New Delhi, March 6: India and the US will discuss Washington’s fears that New Delhi’s compulsory licensing regime will affect the next-generation drugs on which US companies are banking on for future profits.
At present, a committee is reviewing patented drugs by MNCs to allow the manufacture of low-cost, generic versions of drugs for the treatment of life-threatening diseases such as cancer, diabetes, hepatitis and HIV, which require costly medication.
US assistant secretary of state Nisha Biswal said here today: “There’s a concern about whether next-generation drugs will be protected and how do you ensure that investments that are being made to develop more effective drugs can be continued.”
Biswal is in New Delhi to hold talks with her counterparts in the external affairs ministry on strategic issues as well as trade concerns.

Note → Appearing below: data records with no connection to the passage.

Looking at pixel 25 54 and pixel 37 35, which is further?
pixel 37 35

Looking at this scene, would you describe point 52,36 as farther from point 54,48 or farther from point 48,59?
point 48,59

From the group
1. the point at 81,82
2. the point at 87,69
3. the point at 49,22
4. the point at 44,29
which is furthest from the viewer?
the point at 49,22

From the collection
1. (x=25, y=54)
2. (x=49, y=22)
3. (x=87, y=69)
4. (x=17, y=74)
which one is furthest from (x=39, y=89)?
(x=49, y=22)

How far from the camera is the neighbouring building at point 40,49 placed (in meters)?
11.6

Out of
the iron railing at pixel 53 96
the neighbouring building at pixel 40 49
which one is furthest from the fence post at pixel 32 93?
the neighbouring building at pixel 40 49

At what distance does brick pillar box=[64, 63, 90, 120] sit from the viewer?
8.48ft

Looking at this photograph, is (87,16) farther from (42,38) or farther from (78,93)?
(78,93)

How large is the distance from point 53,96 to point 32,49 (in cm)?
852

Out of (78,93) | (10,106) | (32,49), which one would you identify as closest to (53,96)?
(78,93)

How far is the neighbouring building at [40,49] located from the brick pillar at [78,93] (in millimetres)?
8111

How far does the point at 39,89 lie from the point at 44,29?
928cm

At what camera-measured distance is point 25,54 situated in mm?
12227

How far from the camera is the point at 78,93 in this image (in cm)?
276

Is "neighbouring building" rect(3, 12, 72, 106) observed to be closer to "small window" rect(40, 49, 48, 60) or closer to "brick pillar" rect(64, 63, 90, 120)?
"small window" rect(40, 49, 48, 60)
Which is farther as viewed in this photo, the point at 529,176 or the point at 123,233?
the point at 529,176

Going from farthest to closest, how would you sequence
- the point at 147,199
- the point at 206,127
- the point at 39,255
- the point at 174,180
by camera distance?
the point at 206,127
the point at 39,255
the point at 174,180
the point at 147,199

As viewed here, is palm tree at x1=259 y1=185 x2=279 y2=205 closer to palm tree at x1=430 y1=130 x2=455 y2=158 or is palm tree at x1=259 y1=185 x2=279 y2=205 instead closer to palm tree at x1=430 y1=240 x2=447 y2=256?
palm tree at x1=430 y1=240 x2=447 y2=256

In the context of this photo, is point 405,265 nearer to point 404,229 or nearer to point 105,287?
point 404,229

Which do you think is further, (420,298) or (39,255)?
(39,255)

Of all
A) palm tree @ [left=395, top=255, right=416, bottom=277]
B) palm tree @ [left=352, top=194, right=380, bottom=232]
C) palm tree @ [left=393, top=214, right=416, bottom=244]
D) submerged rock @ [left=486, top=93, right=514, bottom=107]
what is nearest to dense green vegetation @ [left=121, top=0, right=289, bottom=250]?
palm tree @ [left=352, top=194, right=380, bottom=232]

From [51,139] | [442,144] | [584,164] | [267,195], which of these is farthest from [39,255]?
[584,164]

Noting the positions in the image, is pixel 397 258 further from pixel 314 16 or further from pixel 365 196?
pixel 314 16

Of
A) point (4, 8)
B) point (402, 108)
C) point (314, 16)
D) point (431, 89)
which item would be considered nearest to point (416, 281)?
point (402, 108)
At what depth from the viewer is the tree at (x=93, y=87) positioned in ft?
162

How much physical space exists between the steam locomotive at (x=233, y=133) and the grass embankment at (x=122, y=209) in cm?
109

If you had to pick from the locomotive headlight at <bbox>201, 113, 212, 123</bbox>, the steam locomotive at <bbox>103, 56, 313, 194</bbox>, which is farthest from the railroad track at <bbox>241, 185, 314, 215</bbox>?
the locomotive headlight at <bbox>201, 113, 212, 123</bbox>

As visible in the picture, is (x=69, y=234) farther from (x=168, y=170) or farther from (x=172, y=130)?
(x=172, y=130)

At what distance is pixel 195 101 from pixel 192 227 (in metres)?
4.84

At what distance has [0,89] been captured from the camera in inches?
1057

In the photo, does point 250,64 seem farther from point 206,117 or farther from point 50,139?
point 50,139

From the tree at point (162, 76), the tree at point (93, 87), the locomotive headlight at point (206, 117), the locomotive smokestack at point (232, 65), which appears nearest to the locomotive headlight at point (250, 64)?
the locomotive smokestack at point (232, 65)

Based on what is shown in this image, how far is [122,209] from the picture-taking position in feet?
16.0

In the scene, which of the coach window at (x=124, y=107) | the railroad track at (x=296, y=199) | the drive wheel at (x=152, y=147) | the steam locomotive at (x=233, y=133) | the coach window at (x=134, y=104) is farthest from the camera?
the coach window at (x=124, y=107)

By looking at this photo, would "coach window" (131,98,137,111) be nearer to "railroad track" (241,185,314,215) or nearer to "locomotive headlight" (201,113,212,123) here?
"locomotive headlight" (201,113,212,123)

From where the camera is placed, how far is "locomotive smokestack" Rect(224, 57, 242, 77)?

India exports drugs worth about $20 billion. The US fears rising exports of high-value generics, which are in effect cheaper copies of drugs developed by MNCs, will eat into the profit and jobs back home.
The US Chamber of Commerce, backed by the US Pharmaceutical Research and Manufacturers of America, has already asked the United States Trade Representative to classify India as a Priority Foreign Country, a tag which is given to the worst offenders of patent rights. The only country on the list is Ukraine. The classification will result in stringent monitoring of India’s trade and practices on intellectual property rights.
However, Indian trade officials say the manufacture of generics in India is not hitting the profit margins of US companies. US drug exports to India have risen 500 per cent since 2000 compared with 250 per cent to the rest of the world. The average growth rate annually for US drug exports to India is about 18 per cent compared with 11 per cent for the rest of the world.
However, pharma analysts said the real worry was the future prospect of drugs, which has a market size of around $92 billion annually and are coming off-patent in the next three years. Drug companies want to retain control over this market by changing their molecular composition. Hence, India’s compulsory licensing regime, which seeks to lift the patent on drugs beyond their initial protection period, is a worry for these MNCs.
Two years back, India issued its first compulsory licence to domestic drug maker Natco Pharma on a kidney and liver cancer drug, Nexavar, patented by Germany’s Bayer AG, raising protests from multinational companies.
In December last year, media reports quoted Bayer’s chief executive Marijn Dekkers saying in a conference : “We did not develop this product (Nexavar) for the Indian market, let’s be honest. We developed this product for Western patients who can afford this product. It is an expensive product, being an oncology product. But you know the risk in these situations is always spillover. If this generic Indian company is going to sell this product, then South Africa, and then New Zealand, you know, how this is going to spill over.”
The Bayer’s executive has since retracted the statement saying it “could not be more opposite to what I want and we do at Bayer”.